Barton JRR 404
Reg No: JRR 404 - new 1948
Chassis: Leyland PD1
Engine: Leyland E181 7.4 litre diesel
Body: Duple 55 seats (to operator’s design)
Nottingham-based Barton Transport was a rare example of a large independent operator during the time most fleets were either in the hands of councils or the state. Its fleet was legendary until the 1970s for its variety. Many were secondhand Leylands, often extensively rebuilt to give many additional years of service. Buses bought new generally incorporated unusual design features. A large contract was for 40 Leyland PD1 chassis with Duple coachwork although delivery was extended over 1947 to 1949. The PD1 was a new postwar design which, although very sound, was soon eclipsed by another new model, the bigger engined PD2. It was Barton’s specification for the Duple bodies, however, that was so exceptional. Based on bodies supplied to Barton in 1939-42, they had side gangways in the upper saloon which permitted a height reduction. This was not unusual but combining it with a front entrance was. The high quality specification included air operated double doors, heaters and a clock. Fleetnames were either cast in metal or, front and rear, illuminated. Liberal use of polished, fluted mouldings completed the distinctive appearance.
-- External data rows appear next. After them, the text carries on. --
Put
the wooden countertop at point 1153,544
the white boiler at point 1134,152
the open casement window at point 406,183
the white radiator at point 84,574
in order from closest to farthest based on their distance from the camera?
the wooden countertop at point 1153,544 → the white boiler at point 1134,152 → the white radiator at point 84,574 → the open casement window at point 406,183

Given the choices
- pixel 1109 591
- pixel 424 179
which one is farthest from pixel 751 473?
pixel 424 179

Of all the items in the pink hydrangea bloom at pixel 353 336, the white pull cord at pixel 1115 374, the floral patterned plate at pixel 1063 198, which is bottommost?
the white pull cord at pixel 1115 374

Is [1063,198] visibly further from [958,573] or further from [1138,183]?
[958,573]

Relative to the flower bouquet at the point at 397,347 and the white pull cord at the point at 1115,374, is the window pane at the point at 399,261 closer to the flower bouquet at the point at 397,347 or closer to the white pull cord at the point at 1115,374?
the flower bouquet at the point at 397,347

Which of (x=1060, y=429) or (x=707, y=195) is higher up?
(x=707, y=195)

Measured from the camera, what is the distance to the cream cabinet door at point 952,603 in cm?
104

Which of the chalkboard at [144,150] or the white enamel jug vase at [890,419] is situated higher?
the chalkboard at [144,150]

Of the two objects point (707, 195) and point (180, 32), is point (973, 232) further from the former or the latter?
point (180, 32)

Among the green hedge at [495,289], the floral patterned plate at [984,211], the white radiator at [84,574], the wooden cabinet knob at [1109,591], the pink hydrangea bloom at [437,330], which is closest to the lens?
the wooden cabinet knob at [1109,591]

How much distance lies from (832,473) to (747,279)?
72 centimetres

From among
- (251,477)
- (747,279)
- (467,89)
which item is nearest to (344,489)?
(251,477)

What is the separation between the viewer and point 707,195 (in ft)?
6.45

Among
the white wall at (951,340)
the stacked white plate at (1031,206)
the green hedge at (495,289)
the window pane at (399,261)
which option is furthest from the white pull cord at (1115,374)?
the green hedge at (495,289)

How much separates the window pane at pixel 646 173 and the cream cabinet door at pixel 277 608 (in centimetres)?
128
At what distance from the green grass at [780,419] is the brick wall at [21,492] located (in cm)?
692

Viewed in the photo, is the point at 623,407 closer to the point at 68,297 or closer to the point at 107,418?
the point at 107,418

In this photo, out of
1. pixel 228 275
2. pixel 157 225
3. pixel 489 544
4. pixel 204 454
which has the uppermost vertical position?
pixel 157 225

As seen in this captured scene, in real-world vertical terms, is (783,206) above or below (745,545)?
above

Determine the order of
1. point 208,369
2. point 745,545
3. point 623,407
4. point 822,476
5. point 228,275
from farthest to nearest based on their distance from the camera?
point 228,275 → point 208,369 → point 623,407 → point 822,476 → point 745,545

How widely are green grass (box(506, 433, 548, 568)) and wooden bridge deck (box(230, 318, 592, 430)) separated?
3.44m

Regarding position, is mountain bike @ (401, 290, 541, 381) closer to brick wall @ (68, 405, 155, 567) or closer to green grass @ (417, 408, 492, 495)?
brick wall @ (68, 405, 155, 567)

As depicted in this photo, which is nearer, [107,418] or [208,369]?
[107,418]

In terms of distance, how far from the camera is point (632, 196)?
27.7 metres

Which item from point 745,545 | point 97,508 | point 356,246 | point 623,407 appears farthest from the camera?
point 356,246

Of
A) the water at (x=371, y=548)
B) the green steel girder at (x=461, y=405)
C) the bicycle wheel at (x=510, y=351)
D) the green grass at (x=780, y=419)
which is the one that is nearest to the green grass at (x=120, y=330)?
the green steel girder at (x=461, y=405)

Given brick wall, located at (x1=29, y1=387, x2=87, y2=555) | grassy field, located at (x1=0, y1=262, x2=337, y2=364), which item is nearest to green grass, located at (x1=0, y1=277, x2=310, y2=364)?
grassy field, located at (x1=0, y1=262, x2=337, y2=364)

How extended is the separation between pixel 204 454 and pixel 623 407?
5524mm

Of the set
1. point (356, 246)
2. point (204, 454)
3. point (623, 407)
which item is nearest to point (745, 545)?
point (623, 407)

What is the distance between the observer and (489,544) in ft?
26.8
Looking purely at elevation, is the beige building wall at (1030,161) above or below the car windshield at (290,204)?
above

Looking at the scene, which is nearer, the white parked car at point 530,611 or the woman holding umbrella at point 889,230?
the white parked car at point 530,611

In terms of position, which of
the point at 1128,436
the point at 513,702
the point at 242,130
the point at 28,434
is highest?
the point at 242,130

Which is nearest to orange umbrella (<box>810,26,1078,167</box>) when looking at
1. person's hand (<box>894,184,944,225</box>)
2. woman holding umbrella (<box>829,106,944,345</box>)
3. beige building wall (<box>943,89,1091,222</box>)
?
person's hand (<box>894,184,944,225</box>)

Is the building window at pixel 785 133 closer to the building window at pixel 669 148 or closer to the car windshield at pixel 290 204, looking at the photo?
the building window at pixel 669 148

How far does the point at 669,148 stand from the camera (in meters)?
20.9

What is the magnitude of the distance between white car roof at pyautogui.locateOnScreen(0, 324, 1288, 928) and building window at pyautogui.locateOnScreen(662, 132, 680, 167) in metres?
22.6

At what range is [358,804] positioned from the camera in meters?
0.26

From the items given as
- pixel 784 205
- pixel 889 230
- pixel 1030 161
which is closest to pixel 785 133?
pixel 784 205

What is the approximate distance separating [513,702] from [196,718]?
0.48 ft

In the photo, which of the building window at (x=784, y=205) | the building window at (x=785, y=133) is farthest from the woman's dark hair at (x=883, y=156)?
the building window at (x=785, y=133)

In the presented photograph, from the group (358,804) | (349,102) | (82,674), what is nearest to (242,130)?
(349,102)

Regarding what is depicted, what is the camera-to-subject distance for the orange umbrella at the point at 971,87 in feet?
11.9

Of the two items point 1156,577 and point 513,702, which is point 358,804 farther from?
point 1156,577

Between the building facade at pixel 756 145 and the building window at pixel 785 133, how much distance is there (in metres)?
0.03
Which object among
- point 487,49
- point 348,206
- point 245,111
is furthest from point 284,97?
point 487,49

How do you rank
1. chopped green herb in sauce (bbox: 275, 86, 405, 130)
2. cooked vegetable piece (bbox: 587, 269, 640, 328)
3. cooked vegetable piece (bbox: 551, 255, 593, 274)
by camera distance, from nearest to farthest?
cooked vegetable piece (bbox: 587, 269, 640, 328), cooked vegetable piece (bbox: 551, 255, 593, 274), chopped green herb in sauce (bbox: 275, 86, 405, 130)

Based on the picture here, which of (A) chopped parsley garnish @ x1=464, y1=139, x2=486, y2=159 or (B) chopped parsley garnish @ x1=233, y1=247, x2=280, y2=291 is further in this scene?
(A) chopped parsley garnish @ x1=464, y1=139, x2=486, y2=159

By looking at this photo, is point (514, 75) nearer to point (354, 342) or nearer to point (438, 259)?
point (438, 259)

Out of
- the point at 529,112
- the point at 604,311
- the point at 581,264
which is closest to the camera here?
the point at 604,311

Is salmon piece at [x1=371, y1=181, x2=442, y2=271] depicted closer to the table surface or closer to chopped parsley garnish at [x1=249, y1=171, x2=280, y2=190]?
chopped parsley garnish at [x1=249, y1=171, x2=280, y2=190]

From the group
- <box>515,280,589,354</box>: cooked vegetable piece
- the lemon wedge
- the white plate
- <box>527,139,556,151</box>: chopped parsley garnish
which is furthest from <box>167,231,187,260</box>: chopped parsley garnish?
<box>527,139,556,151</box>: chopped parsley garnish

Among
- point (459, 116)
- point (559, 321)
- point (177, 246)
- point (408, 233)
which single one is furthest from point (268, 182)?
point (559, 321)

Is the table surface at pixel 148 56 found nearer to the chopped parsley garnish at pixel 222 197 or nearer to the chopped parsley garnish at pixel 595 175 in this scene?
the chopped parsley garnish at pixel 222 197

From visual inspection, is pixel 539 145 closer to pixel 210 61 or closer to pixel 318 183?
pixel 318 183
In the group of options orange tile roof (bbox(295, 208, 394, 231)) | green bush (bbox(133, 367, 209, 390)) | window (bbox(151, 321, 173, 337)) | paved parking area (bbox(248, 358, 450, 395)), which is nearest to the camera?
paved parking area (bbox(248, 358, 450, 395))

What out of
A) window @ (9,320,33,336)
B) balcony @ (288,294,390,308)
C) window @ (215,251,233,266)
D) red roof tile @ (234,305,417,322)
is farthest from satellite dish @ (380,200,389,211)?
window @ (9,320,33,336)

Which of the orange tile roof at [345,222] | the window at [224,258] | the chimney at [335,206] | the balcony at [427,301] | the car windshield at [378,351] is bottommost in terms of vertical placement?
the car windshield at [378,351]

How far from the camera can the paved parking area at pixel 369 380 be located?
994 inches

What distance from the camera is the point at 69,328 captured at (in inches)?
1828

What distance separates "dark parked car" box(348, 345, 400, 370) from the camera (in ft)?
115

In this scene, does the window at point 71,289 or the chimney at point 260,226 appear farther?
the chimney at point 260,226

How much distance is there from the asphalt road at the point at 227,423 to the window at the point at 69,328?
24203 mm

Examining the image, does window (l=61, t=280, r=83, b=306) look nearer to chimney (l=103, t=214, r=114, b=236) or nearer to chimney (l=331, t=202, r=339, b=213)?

JRR 404 entered service as Barton no. 473 on 1 June 1948 and worked from at least the company’s Nottingham and Melton Mowbray depots. The quality of Barton maintenance and overhauls meant long lives for their vehicles and 473 was not withdrawn until July 1973. It then had a number of owners until passing to the Museum in April 1982. Major engine repairs were initially required. Subsequently work has been carried out inside, centering in particular on renewing the moquette in both saloons.